Filmpionier Fritz Lang

Überhaupt erwies sich das Deutschland des frühen 20. Jahrhunderts als Mekka der Horror- und Science-Fiction-Filmkunst. Paul Wegeners "Der Golem, wie er in die Welt kam", Robert Wienes "Das Cabinet des Dr. Caligari" oder Fritz Langs "Frau im Mond" und insbesondere "Metropolis" zählten zum Besten, was das phantastische Genre zu bieten hatte. Der Vormachtstellung des deutschen Kinos schoben in den 1930er-Jahren die Nazis einen Riegel vor. "Entartete Kunst" wie der in eben jenen Filmen verbreitete Expressionismus und Surrealismus entsprach den Anforderungen an das Regime ebensowenig, wie - kaum überraschend - die nicht den Schönheitsidealen entsprechenden Darstellungen von Monstern oder Robotern. International sollte der Horrorfilm mit Ausbruch des Zweiten Weltkriegs viele Jahre lang in Bedeutungslosigkeit versinken. Mit den Schrecken des Holocausts, der Schützengräben oder dem Abwurf der Atombomben, konnten karpatische Blutsauger und Wolfsmenschen nicht im Geringsten mithalten.

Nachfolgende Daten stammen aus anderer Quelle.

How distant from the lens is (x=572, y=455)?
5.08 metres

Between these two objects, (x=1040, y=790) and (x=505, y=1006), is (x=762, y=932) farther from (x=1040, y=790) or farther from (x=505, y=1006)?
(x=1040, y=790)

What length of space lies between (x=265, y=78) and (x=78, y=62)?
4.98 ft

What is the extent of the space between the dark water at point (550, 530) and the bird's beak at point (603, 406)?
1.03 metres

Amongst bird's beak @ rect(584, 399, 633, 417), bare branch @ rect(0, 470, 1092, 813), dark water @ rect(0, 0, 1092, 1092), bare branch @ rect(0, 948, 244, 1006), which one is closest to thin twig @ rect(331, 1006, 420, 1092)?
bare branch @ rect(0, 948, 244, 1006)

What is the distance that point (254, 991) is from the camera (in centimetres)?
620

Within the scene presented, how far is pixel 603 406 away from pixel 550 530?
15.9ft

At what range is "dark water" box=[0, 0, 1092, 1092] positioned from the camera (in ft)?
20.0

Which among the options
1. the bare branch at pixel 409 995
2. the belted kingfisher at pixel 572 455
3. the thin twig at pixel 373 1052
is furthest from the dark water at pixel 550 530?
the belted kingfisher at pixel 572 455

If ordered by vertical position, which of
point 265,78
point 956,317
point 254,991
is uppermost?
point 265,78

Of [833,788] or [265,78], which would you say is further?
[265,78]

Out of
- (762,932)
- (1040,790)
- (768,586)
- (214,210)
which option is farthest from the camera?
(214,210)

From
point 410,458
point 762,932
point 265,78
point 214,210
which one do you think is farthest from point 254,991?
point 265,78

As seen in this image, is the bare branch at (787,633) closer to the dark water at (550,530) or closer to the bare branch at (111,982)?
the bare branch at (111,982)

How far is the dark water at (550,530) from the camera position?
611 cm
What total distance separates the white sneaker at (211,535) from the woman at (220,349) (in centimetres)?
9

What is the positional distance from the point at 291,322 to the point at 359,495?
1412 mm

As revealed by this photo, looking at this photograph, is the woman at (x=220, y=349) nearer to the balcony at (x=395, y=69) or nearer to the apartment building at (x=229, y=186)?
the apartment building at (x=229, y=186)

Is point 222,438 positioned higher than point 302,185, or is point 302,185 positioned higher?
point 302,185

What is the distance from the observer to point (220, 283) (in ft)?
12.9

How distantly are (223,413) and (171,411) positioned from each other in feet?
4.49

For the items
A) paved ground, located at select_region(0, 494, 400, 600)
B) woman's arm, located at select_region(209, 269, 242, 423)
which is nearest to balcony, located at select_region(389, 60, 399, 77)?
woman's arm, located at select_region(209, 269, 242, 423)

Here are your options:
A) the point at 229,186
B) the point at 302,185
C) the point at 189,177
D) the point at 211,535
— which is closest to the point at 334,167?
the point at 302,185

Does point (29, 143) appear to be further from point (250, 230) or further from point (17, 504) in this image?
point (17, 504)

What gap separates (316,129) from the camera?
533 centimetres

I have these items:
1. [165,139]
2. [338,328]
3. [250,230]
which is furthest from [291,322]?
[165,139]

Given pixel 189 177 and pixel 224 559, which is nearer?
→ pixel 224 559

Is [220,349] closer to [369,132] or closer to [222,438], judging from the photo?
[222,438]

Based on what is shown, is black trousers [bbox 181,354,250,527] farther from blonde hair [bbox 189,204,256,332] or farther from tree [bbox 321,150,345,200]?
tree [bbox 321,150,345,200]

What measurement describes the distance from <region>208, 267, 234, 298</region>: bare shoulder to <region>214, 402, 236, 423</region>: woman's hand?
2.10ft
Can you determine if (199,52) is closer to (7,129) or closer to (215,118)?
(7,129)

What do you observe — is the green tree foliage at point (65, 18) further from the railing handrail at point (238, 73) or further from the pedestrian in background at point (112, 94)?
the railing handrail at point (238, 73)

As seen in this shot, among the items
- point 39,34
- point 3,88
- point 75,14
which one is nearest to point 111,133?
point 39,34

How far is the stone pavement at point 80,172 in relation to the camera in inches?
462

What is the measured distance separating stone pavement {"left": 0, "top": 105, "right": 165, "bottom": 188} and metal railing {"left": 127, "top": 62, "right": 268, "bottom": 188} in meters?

Die 50er: Unser Feind, das Atom

Bug Movies

Es dauerte rund zwei Dekaden, bis der Horrorfilm sein Comeback in den Kinos feierte. Von einem fulminanten Comeback waren die ab Mitte der 1950er Jahre entstandenen Genrestreifen zunächst aber noch weit entfernt. Einfallslos wurden die alten Monsterikonen wie Dracula, der Werwolf oder die untote Mumie zu neuem, erstmals farbigem Leben erweckt. Bedeutsamkeit erfuhren die Filme jener Ära erst durch zwei neue Subgenres: Zum einen die "Bug Movies", zum anderen die Einführung von Außerirdischen.

Gerade noch den letzten Zug nach Tokio erwischt...In den "Bug Movies" mutierten harmlose Insekten zu riesigen, bedrohlichen Monstern. Die Initialzündung lieferte 1954 Gordon Douglas' Klassiker "Formicula": Durch Atomwaffentest verstrahlte Ameisen wachsen zu gigantischer Größe heran und werden zur existenziellen Gefahr für die Menschheit. "Formicula" überzeugte nicht nur durch einen spannenden Plot und akzeptable Spezialeffekte, sondern auch durch die für seine Zeit ungewöhnlichen wissenschaftlichen Erklärungsversuche des Grauens und die Warnung vor den Gefahren der damals noch neuen Atomtechnologie. Immerhin hatten die USA dank der Atombombe Japan in die Knie gezwungen und Atomreaktoren schienen unerschöpfliche, saubere Energie zu garantieren. Ausgerechnet dieser Zukunftstechnologie skeptisch gegenüberzutreten, kann als durchaus subversiv betrachtet werden.

 

Godzilla

Interessanterweise griff im selben Jahr ein japanischer Horrorfilm die Gefahren der Atomtechnologie in ähnlicher Weise auf. Ishirō Honda ließ die Riesenechse Godzilla auf Tokio los und erschuf somit den Prototypen des japanischen Filmmonsters. Die eingenommene Perspektive war natürlich von den nicht einmal ein Jahrzehnt zurückliegenden Verwüstungen in Hiroshima und Nagasaki geprägt und entsprechend düster.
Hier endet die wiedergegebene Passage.